Almost as a joke, he started saying it was the longest-running solo comedy show in London’s West End. Then he realised that, in fact, it probably was.
He’s been performing it in various nightly configurations since October 2008. Initially, he played it Tuesdays and Wednesdays then, because too many people were turning up, he occasionally played it twice-nightly on Tuesdays and Wednesdays – at 8.00pm and 9.30pm. For the last few weeks, he’s been running it every Monday and Tuesday and Wednesday night at 8.00pm.
He successfully brought the model of Edinburgh’s Free Fringe to London. You don’t pay anything as you go into the venue but as you leave at the end, if you liked the show, you pay whatever you think it was worth.
Lewis tells me: “When I started, there were no free shows in London and now there are millions. What makes my show unique is that all the other shows are group shows with maybe one or two acts the punters will like and the rest not to their liking. I am akin to a single malt in a world of blends. If you like it, you love it; if you don’t you won’t; but the ones who like it…”
Whenever I have gone, his audience is always, eclectic and bizarrely international. Last Wednesday, that meant three Saudi women who were coming to his show for the third time. They don’t live in London but, every few months, when they are over here, they make a pilgrimage to Lewis’ comedy show. He doesn’t know why. I don’t know why. Even they probably don’t know why.
I asked Lewis about this after the show.
“They have told me directly We are fans!,” he said, bemused. “But they cover their faces after every joke! Maybe it’s the guilty pleasure of listening to dirty things from a double infidel – I’m an American AND I’m a Jew – plus maybe they find my Semitic look attractive, with my naturally dark hair.”
(Lewis tried not dying his hair the other week; I told him it really wasn’t a success.)
He always moans to me that it’s hard to get people in – moan moan moan these bloody Colonials – but, when I went last Wednesday night, it was a full house – it always is when I wander along – and Lewis was on unusually good form. Normally, he plays a blindingly good first half then loses confidence and tries to persuade the audience they’re not enjoying themselves as much as they think they are. Or he starts the show by saying he’s shit tonight but, by at least halfway through, he’s storming it. Last week, he stormed it for about 95% of the time though, of course, afterwards he was complaining to me that he hadn’t done very well.

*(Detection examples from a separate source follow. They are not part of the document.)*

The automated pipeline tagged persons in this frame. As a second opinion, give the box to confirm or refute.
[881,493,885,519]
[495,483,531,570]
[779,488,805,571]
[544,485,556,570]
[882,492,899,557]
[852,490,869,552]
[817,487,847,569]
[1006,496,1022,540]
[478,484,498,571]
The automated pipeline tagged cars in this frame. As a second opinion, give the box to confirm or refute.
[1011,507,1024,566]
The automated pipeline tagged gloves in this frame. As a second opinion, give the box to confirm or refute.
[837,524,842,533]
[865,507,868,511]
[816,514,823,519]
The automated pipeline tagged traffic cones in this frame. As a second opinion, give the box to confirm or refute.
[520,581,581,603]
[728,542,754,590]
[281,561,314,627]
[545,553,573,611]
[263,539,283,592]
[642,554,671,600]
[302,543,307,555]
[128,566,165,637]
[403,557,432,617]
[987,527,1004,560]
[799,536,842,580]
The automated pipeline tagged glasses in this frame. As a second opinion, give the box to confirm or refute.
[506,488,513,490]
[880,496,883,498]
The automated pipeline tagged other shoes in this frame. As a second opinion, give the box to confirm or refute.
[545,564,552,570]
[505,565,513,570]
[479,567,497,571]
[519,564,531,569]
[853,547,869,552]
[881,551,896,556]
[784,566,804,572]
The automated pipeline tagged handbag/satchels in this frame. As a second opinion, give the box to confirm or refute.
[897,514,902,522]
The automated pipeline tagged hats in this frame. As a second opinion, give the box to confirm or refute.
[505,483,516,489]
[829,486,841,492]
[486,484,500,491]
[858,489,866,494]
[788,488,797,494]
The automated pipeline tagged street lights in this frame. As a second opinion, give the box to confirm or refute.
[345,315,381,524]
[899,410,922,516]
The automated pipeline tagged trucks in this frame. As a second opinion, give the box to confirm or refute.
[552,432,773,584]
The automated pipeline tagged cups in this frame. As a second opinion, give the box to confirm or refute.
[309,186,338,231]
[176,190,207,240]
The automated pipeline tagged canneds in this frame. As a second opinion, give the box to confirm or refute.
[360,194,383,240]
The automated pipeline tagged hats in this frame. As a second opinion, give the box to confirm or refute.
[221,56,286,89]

Much like Lewis’ rollercoaster shows, it’s always worth any trip to Soho anytime because there are always unexpected and eccentric things happening. Last Wednesday, after the show, my friend and I had to plough through a crowded Brewer Street, which was being used for location shooting of some big-budget Bollywood movie. When I asked one of the crew who the star was, we were told:
“All I know is he’s a mega-star in Bollywood. Their equivalent of Brad Pitt and Tom Cruise combined. I don’t know who the fuck he is.”
O vanitas vanitatum. A good overview of superstardom.
Then, in a doorway, we passed two red-faced drunks sitting on a doorstep between a sex shop and a pub, clutching bottles, almost falling sideways as they slurred a drunken conversation with each other. As we passed, I only heard the words:
“Ave you ‘eard 50 Cent’s latest? It ain’t nowhere near as good as his last one.”
Drunks who follow 50 Cent and the latest music trends. Only in Soho.
So I WAS going to blog about all that but decided not to.
Perhaps I should have mentioned this earlier.
Anyway, during the show, Lewis made a joke about how people gave money to Japan following their triple disaster of earthquake, tsunami and nuclear ‘accident’. Remember we are talking here about a comic who, to my mind, has the best Holocaust joke(s) I have ever heard.
The audience reaction to Lewis’ Japanese joke was to gasp – possibly because it was a truth spoken openly for the first time – and then to laugh. I won’t tell the full joke as it’s one to be heard live on stage.
But there was a news item yesterday that the owners of the stricken Japanese nuclear power plant say it will take another 6-9 months to sort out the mess.
I have a friend who has worked at Oxfam for many years. So I’m not unsympathetic to disaster-hit countries. She was recently in a country even I had barely heard of.
But people in the UK donating aid and holding charity gigs to raise money to supply aid to Japan? Give me a break.
Japan has the third biggest economy in the world, after the US and China. It has a stronger economy that Germany, France and – in 6th place – the United Kingdom.
Haiti is largely ignored now. It is still an impoverished disaster area. And people have been donating money to Japan? That’s an example of people donating money to charity to make themselves feel better not to make a disastrous situation any better.
Countries in Africa and Asia where babies are routinely living for a few days or hours or being born dead because of the poverty are not as ‘sexy’ as Japan was for a few weeks because the TV pictures were not there on TV screens.
There were 62 tornado reports in North Carolina on Saturday. Communities across Oklahoma and the Carolinas have been devastated.
Do I feel sorry for people in those areas? Am I sad at the deaths? Yes.
Am I going to donate money to the world’s strongest economy to alleviate my own sadness and cheer myself up about the USA’s tragedy? No.
Will I donate money to children in certain parts of Africa? Yes.
If some tragedy occurs in Hampstead or Islington, I would not expect the good people of Haiti to have a whip-round or put on charity gigs to raise money to help.